SHORT EXERCISE:
Copy out exactly each line from the line with "Examining this photo, is" through the last line of the material below.

Spatial data with pictures:
'''
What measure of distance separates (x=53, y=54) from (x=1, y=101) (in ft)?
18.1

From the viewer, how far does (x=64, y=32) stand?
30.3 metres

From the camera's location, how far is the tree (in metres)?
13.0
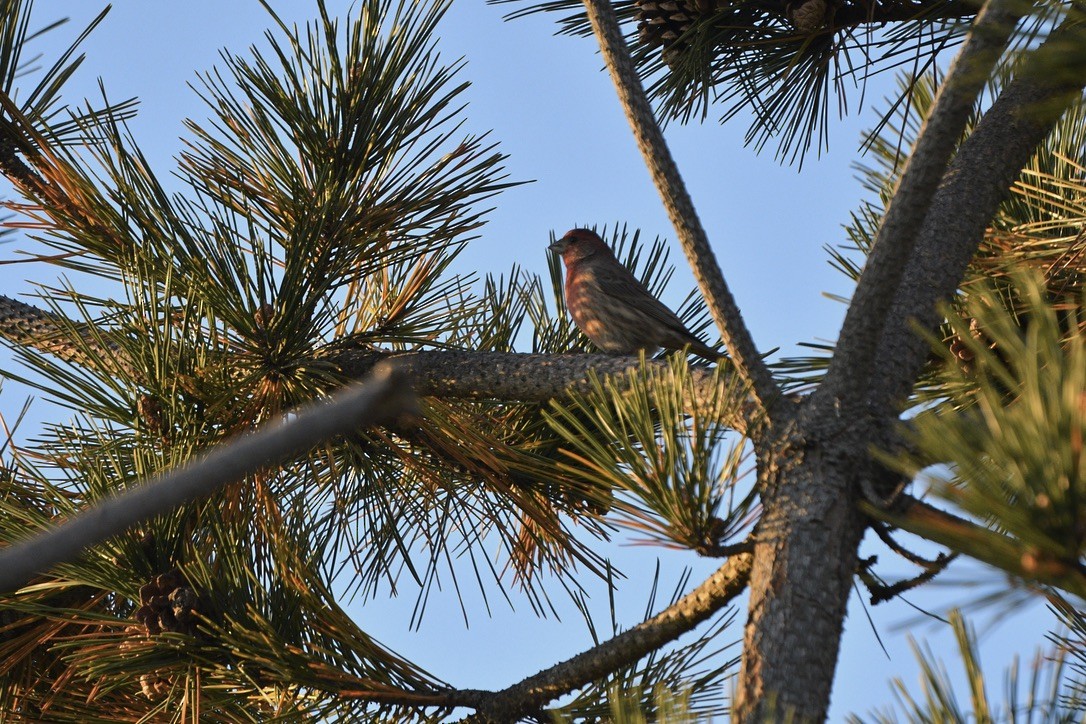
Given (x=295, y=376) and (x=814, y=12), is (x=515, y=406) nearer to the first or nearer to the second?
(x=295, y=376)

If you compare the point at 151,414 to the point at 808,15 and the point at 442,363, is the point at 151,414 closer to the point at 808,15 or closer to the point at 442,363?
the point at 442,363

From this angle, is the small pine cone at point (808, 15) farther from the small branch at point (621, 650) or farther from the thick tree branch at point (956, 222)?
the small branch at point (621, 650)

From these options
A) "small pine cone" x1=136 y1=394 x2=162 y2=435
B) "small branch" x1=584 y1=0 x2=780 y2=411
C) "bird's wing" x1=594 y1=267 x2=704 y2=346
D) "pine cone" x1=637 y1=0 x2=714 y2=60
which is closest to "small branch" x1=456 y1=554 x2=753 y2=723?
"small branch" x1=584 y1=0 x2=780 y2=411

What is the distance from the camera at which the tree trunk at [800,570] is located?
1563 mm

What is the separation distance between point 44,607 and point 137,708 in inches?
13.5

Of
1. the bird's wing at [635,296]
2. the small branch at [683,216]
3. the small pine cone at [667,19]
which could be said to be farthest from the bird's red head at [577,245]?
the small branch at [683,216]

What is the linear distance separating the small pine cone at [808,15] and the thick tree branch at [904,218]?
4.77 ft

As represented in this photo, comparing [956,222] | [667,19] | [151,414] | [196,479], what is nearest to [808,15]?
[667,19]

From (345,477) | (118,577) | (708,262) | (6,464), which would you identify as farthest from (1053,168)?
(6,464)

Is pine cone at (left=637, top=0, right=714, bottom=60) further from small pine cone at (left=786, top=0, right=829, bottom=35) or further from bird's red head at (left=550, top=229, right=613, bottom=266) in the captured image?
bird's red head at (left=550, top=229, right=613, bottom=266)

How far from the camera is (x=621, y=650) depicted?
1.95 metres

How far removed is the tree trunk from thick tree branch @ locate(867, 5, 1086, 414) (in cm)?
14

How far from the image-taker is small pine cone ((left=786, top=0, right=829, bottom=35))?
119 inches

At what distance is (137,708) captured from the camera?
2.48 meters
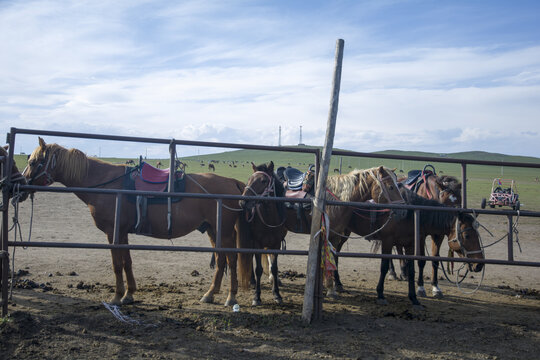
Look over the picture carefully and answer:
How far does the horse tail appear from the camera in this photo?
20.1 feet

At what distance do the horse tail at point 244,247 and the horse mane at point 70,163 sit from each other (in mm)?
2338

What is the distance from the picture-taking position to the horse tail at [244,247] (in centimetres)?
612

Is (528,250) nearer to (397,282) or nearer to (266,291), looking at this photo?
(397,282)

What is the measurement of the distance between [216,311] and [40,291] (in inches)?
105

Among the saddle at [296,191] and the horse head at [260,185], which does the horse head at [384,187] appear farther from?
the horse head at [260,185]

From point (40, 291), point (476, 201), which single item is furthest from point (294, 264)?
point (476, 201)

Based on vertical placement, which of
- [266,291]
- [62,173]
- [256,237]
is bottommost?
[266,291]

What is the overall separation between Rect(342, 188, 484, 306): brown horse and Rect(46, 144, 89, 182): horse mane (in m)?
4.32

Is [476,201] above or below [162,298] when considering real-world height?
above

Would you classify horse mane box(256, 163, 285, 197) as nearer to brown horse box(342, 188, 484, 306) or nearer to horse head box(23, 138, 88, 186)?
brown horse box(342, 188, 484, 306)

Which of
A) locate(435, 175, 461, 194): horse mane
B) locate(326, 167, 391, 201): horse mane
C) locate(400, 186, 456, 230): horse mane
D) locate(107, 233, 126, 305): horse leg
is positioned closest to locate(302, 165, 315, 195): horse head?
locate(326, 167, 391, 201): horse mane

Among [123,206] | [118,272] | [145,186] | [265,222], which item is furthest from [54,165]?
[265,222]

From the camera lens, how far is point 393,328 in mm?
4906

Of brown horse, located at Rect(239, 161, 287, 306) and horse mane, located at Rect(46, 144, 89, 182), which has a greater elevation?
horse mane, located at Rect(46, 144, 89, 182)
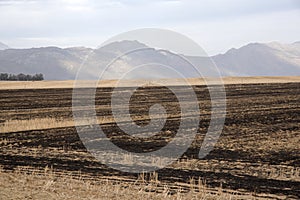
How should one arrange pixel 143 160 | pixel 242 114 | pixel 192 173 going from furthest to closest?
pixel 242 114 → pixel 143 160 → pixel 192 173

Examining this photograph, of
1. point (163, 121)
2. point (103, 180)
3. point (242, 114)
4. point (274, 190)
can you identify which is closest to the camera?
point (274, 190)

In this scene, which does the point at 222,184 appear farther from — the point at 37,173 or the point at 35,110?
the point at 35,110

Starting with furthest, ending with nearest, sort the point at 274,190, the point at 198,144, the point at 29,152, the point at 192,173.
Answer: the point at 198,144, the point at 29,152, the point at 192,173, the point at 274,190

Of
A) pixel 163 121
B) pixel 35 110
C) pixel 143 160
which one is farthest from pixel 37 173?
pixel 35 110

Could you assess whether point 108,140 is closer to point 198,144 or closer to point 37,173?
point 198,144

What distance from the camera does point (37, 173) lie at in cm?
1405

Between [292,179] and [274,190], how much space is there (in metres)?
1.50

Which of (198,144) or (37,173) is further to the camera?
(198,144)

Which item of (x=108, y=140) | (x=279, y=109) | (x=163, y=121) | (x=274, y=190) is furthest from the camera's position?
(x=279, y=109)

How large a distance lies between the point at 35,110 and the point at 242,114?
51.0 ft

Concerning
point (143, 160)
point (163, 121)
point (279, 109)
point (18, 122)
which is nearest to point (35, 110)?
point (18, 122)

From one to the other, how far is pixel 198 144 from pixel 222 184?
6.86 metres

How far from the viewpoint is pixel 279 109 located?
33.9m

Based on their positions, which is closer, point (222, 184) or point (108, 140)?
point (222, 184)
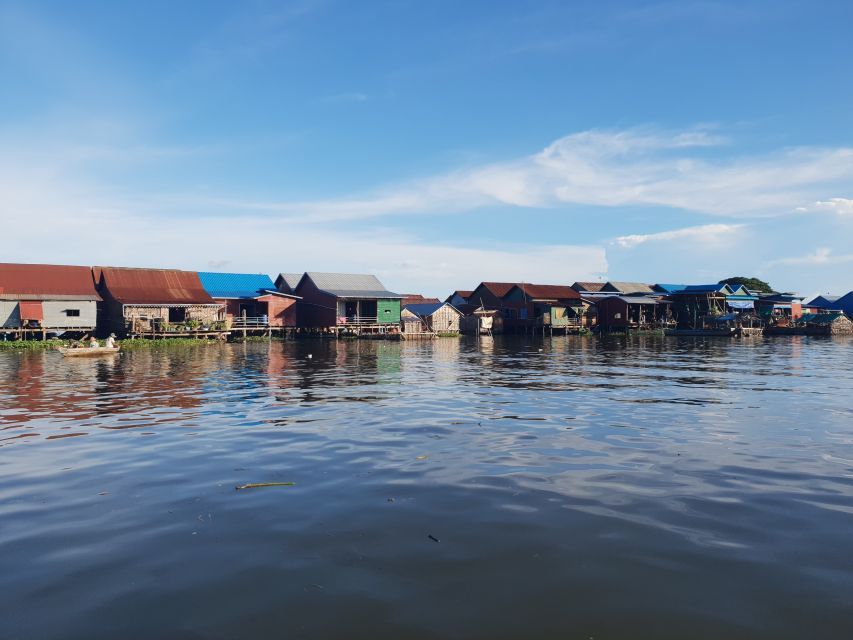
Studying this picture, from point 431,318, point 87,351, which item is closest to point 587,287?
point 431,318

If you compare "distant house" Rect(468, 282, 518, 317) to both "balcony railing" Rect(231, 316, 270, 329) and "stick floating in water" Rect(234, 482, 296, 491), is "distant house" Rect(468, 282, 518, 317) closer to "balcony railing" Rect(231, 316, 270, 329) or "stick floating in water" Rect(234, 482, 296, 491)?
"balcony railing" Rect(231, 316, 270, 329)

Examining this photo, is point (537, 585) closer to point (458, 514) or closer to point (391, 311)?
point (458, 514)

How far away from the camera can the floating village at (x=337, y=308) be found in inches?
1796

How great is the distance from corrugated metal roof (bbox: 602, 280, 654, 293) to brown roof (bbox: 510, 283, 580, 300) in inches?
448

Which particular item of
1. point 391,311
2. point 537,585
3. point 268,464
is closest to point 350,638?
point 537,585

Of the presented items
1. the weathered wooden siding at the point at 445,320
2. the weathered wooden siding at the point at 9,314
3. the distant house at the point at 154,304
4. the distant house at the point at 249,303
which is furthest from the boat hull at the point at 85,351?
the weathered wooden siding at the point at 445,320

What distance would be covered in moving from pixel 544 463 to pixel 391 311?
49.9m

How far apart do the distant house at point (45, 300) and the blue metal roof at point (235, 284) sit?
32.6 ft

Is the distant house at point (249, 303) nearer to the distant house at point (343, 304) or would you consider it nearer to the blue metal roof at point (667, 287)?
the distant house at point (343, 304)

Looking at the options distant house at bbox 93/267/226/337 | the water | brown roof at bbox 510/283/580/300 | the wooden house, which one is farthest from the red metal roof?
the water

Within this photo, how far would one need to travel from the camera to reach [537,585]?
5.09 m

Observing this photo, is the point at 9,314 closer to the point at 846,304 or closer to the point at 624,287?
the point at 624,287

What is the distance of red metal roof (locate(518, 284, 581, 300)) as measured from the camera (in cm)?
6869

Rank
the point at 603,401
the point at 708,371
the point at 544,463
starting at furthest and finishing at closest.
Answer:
'''
COMPLETE ANSWER:
Examining this photo, is point (537, 585) closer to point (458, 514) or closer to point (391, 311)?
point (458, 514)

How far away from the camera can the floating village at (x=337, y=308) be found in inches?
1796

How great is the distance from corrugated metal roof (bbox: 602, 280, 654, 293) to brown roof (bbox: 510, 283, 580, 300) in inches?
448

Which particular item of
1. point 391,311
2. point 537,585
3. point 268,464
is closest to point 350,638?
point 537,585

Of the presented items
1. the weathered wooden siding at the point at 445,320
2. the weathered wooden siding at the point at 9,314
3. the distant house at the point at 154,304
4. the distant house at the point at 249,303
which is furthest from the boat hull at the point at 85,351?
the weathered wooden siding at the point at 445,320

What distance would be covered in moving from pixel 544 463 to pixel 391 311?
49.9m

How far apart do the distant house at point (45, 300) and the blue metal roof at point (235, 284) sit?
32.6 ft

Is the distant house at point (249, 303) nearer to the distant house at point (343, 304) or would you consider it nearer to the blue metal roof at point (667, 287)?
the distant house at point (343, 304)

Looking at the options distant house at bbox 93/267/226/337 | the water | brown roof at bbox 510/283/580/300 | the wooden house, which one is farthest from the red metal roof?
the water

Within this photo, how far would one need to travel from the camera to reach [537,585]?
5.09 m

Observing this photo, is the point at 9,314 closer to the point at 846,304 or closer to the point at 624,287?
the point at 624,287

What is the distance of red metal roof (locate(518, 284, 581, 300)) as measured from the camera (in cm)?
6869

Rank
the point at 603,401
the point at 708,371
the point at 544,463
starting at furthest and finishing at closest.
Answer:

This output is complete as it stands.